Unfortunately, this reversal of the "People with Chronic Fatigue Syndrome or CFS are only sick cause they are depressed" trope is much more prevalent within the community. People somehow feel that calling it "lacking recovery mindset" instead of "wanting to be sick" makes it acceptable.

ME is not the same as chronic fatigue. It is a complex multisystemic neuroimmunological disease where statistical studies from Standford showed only 5% of patients to be improving. How easy is it for someone with ME to "know you will get better" as some in the recovery mindset community claim is necessary?

I would point out that most people with ME are initially told they will get better and believe it. We start with a "recovery mindset."

"If you don't believe you can get better you never will"

Most people with ME don't believe they can never get better. But there's a difference between believing you can get better and making statistically foolish decisions.

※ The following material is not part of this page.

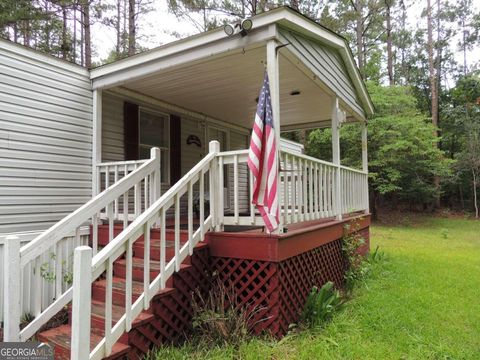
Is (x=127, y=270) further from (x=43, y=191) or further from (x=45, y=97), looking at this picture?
(x=45, y=97)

People with severe ME with progressive ME with very severe ME who are bedbound who are housebound, we want recovery more than anyone in this community. Yet we also face the worst odds of achieving it with the most to risk.

This myth stops people from more effectively pacing and lends credence to dangerous therapies like the lightning process and rebranded (or not) GET and CBT programs. It pushes patients to do things we know are dangerous. It needs to stop.

Desire for recovery is deeply programmed in every human. So when our bodies give us that tiny bit of hope, it ignites. Recovery mindset is a product of recovery, they come together.

But correlation is not causation. I do not minimize the importance of mental health to recovery. I do not minimize the hard work of recovery. But I do ask that the community of people who recover from Myalgic Encephalomyletis and particularly long covid* steer clear of promoting this deeply harmful myth.